Portas sabe que o eleitorado do PSD está confuso e por isso aproveita para ir buscar alguma coisa nas eleições. As suas jogadas políticas tendem sempre a prejudicar o actual parceiro de coligação mas que quando estão os dois na oposição se torna no principal ódio de estimação político. Como Portas nunca vai fazer um acordo com o PS resta aproveitar os cacos deixados pelos sociais-democratas para ir subindo os degraus muito lentamente. 

Não é novidade para ninguém que Portas não gostava de Vitor Gaspar, mas as revelações do ex-ministro das Finanças demonstra bem como o líder do CDS vai conquistando o poder dia após dia. O futuro dirá se Portas consegue chegar a PM aproveitando uma desorganização social-democrata. O próximo congresso dará uma resposta de como está a popularidade de Passos Coelho dentro do executivo mas Portas já conquistou a obediência do PM. Quem sabe se um dia Paulo Portas não é o candidato presidencial da direita apoiado pelo PSD.....

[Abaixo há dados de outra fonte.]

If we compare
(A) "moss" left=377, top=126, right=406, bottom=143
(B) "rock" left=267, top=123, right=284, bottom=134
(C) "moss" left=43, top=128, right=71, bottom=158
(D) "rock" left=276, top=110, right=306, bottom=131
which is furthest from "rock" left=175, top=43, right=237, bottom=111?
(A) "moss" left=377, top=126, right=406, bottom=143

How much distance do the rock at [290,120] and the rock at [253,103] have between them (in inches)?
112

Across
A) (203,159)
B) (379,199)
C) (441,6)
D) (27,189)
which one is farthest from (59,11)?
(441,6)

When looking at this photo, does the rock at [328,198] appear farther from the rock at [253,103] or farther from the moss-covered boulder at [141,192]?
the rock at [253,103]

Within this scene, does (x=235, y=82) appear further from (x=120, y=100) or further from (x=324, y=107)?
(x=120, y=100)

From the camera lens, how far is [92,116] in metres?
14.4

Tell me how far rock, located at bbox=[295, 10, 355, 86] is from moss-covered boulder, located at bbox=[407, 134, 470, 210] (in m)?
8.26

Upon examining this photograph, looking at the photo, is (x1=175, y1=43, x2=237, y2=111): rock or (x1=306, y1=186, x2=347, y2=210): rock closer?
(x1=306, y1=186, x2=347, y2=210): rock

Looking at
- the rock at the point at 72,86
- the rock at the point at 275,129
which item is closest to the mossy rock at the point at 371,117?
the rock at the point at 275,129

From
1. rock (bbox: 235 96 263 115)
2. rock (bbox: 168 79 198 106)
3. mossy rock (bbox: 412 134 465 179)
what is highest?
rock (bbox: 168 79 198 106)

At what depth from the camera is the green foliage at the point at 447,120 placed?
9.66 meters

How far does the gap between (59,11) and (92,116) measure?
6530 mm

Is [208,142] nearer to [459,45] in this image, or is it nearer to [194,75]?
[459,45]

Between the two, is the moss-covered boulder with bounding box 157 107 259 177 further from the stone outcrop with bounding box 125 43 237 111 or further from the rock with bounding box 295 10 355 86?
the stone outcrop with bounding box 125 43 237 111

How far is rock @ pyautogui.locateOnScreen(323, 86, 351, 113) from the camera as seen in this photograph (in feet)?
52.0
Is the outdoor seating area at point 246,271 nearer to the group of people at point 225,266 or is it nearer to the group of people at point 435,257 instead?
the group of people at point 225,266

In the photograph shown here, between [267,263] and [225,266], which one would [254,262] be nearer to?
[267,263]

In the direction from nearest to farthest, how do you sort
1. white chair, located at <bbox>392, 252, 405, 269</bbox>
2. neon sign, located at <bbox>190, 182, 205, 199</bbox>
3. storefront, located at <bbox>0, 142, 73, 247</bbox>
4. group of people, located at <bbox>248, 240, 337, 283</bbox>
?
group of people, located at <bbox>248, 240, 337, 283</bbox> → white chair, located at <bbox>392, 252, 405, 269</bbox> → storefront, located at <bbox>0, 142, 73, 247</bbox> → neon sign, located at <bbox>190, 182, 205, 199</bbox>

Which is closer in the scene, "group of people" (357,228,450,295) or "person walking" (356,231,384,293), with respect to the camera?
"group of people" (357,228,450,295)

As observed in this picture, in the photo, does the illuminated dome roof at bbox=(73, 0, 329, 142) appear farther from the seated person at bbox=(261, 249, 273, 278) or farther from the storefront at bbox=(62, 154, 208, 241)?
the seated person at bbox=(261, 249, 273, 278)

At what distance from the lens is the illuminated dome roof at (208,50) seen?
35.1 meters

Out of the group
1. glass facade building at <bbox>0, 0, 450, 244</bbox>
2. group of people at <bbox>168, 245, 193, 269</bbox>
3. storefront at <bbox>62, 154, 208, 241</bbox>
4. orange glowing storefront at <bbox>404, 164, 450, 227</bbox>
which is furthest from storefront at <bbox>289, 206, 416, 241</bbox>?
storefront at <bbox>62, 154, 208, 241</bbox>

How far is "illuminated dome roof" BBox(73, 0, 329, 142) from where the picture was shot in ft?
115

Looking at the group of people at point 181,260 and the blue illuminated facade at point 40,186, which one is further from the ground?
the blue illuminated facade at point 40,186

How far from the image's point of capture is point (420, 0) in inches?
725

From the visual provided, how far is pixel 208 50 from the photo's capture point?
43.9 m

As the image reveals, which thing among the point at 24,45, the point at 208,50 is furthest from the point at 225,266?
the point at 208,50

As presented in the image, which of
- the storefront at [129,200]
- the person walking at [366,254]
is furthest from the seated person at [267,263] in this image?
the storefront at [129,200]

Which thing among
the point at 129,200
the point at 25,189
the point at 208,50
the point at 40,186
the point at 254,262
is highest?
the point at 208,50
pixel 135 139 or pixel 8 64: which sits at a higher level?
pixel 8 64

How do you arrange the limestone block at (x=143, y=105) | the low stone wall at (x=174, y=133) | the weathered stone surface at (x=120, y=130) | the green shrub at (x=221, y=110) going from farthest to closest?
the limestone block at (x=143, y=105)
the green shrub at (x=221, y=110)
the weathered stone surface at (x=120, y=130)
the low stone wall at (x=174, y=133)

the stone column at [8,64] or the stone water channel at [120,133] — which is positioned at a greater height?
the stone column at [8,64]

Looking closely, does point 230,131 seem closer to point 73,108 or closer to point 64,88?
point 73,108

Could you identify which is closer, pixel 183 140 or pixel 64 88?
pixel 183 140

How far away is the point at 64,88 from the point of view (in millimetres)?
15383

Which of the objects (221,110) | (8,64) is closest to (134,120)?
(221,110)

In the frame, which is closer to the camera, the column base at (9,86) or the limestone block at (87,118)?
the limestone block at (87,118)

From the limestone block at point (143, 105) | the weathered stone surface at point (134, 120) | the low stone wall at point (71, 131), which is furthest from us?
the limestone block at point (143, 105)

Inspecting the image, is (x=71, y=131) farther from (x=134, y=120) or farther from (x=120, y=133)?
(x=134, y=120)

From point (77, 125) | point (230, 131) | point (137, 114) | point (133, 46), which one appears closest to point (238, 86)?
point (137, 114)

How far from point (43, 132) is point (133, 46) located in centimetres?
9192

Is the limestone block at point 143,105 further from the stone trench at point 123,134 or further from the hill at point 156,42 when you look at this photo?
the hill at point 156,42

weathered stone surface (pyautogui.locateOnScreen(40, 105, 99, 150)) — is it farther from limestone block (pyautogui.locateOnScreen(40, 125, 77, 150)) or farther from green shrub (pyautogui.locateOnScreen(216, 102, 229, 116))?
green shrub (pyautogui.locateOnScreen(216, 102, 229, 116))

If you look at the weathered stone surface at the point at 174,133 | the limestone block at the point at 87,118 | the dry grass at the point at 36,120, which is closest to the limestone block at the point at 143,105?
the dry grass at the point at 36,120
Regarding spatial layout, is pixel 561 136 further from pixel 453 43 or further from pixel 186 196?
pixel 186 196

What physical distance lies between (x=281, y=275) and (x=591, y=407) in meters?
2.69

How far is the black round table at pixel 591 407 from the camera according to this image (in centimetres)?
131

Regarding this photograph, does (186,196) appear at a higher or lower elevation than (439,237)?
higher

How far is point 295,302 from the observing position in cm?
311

O actual líder centrista conseguiu remover Relvas e Gaspar do governo, os dois braços-direitos que protegiam Passos Coelho. Com a eliminação destes "protectores" e a pasta da economia nas mãos do CDS, a política financeira do país vai mudar. Não é por acaso que o CDS pretende alterações ao IRS a breve prazo, o que contraria o discurso cauteloso de Passos Coelho. Acho que Portas vai impor a sua vontade porque a partir do momento em que a troika sair do país, está aberto a possibilidade de surgir uma nova crise política. Com os mercados calmos e sem programa cautelar não interessa quando se realizam eleições, sejam este ano, no princípio ou final de 2015. Em minha opinião, o problema do IRS no orçamento para 2015 será motivo para termos eleições legislativas no princípio do próximo ano.